→ Explore the material
A - In the guide to setting up TheHive with SeaCat Auth, reproduce the stretch from "TheHive and TeskaLabs" through "both web UIs.".
B - Carry on the guide to setting up TheHive with SeaCat Auth from the point where it stops.

→ Exercise passage
TheHive and TeskaLabs SeaCat Auth

This is a guide to configuring TheHive to use SeaCat Auth as its Single Sign-on (SSO) OAuth2 provider.

Prerequisites

• Installation of SeaCat Auth with a reverse proxy and both web UIs.
• TheHive

Configuration

auth {
    providers: [
        {name: session}
        {name: basic, realm: thehive}
        {name: local}
        {name: key}
        {
            name: oauth2
            clientId: "<CLIENT_ID>"
            clientSecret: "<CLIENT_SECRET>"
            redirectUri: "<THEHIVE_URL>/api/ssoLogin"
            responseType: "code"
            grantType: "authorization_code"
            authorizationUrl: "<PUBLIC_SEACAT_AUTH_API_URL>/openidconnect/authorize"
            authorizationHeader: "Bearer"
            tokenUrl: "<INTERNAL_SEACAT_AUTH_API_URL>/openidconnect/token"
            userUrl: "<INTERNAL_SEACAT_AUTH_API_URL>/openidconnect/userinfo"

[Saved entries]
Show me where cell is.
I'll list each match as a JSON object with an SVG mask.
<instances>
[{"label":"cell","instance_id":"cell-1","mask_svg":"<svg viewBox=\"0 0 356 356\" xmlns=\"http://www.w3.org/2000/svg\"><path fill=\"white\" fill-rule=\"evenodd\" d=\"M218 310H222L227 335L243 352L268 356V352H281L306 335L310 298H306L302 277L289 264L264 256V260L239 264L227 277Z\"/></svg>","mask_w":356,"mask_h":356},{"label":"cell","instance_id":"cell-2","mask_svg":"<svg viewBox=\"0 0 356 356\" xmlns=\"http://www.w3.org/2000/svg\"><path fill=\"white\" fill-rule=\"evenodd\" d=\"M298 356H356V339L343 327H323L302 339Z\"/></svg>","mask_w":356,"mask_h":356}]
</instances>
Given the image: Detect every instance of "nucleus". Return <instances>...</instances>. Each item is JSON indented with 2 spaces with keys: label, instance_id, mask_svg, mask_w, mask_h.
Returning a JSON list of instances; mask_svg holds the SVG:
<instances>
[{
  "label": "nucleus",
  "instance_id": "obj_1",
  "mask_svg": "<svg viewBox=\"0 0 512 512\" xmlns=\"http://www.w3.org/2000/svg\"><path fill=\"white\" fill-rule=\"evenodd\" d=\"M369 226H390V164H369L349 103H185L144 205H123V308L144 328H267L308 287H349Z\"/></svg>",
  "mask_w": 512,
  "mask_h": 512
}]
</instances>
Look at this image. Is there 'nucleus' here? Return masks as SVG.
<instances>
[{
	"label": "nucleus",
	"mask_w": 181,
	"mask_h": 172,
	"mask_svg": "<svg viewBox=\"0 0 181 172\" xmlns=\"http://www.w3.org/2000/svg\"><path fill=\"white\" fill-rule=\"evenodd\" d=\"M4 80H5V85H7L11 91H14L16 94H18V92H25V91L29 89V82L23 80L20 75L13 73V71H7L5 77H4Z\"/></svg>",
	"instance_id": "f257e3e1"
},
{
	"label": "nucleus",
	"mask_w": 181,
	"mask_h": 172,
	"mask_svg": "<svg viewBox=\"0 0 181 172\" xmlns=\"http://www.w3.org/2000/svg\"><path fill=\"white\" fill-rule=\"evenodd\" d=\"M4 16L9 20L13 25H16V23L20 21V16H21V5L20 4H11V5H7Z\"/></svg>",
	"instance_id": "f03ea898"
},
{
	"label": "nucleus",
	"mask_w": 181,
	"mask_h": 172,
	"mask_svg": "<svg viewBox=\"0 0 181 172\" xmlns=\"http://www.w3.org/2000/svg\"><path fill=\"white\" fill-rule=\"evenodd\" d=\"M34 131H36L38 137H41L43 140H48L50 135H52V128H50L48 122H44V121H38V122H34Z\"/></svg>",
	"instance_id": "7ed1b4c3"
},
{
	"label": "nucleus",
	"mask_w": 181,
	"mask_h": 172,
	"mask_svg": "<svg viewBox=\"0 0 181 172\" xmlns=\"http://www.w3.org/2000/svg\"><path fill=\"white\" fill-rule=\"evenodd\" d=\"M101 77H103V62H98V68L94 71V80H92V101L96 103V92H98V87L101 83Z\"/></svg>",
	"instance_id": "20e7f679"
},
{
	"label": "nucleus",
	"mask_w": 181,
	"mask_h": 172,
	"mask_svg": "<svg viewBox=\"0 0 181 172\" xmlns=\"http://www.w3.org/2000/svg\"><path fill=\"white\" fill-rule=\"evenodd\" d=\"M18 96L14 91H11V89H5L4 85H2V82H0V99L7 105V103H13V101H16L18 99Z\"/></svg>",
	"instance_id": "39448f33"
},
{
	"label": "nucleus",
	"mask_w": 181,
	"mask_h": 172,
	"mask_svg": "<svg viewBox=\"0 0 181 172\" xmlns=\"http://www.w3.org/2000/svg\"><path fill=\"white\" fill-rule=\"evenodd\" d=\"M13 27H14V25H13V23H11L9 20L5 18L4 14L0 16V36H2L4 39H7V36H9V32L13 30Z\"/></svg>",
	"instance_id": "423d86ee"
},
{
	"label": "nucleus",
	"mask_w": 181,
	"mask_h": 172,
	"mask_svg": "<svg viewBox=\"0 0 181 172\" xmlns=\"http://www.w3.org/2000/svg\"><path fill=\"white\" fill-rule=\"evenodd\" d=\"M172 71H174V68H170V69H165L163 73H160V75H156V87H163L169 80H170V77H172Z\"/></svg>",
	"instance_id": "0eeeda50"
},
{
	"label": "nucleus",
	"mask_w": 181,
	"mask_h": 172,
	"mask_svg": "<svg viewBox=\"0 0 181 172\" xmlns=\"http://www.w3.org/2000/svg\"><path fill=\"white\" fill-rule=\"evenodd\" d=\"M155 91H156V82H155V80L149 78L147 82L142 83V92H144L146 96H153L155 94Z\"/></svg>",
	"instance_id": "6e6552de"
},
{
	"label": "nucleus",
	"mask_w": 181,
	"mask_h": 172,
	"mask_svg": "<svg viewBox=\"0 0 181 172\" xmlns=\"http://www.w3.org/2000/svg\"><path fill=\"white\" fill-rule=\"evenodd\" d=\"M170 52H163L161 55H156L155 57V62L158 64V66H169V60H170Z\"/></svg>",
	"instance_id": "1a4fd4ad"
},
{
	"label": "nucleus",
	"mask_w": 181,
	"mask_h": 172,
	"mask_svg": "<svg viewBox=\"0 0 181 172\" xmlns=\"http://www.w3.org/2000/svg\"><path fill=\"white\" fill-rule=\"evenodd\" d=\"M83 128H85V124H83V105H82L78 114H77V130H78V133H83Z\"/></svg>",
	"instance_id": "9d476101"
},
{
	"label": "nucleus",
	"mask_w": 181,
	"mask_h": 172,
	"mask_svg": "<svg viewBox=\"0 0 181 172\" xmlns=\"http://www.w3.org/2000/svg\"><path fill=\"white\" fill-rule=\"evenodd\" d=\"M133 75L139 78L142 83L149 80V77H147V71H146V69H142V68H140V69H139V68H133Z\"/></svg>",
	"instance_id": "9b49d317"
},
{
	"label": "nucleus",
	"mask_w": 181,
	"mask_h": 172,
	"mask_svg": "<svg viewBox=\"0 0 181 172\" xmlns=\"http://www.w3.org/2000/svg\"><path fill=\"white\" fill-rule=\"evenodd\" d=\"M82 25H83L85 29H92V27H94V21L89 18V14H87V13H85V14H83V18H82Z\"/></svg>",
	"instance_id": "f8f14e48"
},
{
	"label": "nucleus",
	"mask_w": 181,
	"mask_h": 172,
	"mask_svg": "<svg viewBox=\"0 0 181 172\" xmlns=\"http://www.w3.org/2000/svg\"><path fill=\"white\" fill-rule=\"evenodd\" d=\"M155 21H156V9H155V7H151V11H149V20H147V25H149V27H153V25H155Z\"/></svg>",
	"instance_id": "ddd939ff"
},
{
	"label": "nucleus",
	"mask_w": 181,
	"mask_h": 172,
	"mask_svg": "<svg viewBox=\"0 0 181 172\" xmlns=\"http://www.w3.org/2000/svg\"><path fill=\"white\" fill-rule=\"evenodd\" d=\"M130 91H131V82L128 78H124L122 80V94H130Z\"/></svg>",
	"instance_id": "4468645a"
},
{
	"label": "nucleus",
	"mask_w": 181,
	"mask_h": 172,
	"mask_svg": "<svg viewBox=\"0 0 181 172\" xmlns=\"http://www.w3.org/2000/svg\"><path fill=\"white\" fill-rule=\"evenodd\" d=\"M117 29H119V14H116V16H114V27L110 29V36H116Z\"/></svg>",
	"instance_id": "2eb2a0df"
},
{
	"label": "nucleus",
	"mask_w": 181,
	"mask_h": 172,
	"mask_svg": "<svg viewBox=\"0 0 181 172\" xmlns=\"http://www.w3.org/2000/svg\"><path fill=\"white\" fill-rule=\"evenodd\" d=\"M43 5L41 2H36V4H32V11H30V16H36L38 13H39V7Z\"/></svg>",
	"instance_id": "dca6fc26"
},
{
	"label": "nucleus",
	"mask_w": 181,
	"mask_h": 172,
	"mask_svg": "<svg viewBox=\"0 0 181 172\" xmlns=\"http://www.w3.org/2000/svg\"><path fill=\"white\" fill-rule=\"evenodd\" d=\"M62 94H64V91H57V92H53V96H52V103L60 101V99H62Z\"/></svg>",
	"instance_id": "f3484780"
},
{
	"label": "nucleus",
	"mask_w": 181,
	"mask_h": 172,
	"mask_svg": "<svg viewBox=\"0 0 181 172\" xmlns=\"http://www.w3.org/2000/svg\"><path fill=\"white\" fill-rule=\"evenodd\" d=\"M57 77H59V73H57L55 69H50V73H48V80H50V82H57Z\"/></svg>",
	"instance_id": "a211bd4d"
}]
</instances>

→ Outputs by task
A -
TheHive and TeskaLabs SeaCat Auth

This is a guide to configuring TheHive to use SeaCat Auth as its Single Sign-on (SSO) OAuth2 provider.

Prerequisites

• Installation of SeaCat Auth with a reverse proxy and both web UIs.

B -
            scope: ["openid"]
            userIdField: "email"
        }
    ]
}

user.autoCreateOnSso: true

• <CLIENT_ID> and <CLIENT_SECRET> is the OAuth2 Client credentials issued to you by SeaCat Auth.
• <THEHIVE_URL> is the public URL where The Hive is available.
• <PUBLIC_SEACAT_AUTH_API_URL> is the public (accessible from the user browser) URL of SeaCat Auth public container.
• <INTERNAL_SEACAT_AUTH_API_URL> is the internal (accessible from the Hive instance) URL of SeaCat Auth public container.

Further relevant configuration options can be found in The Hive documentation.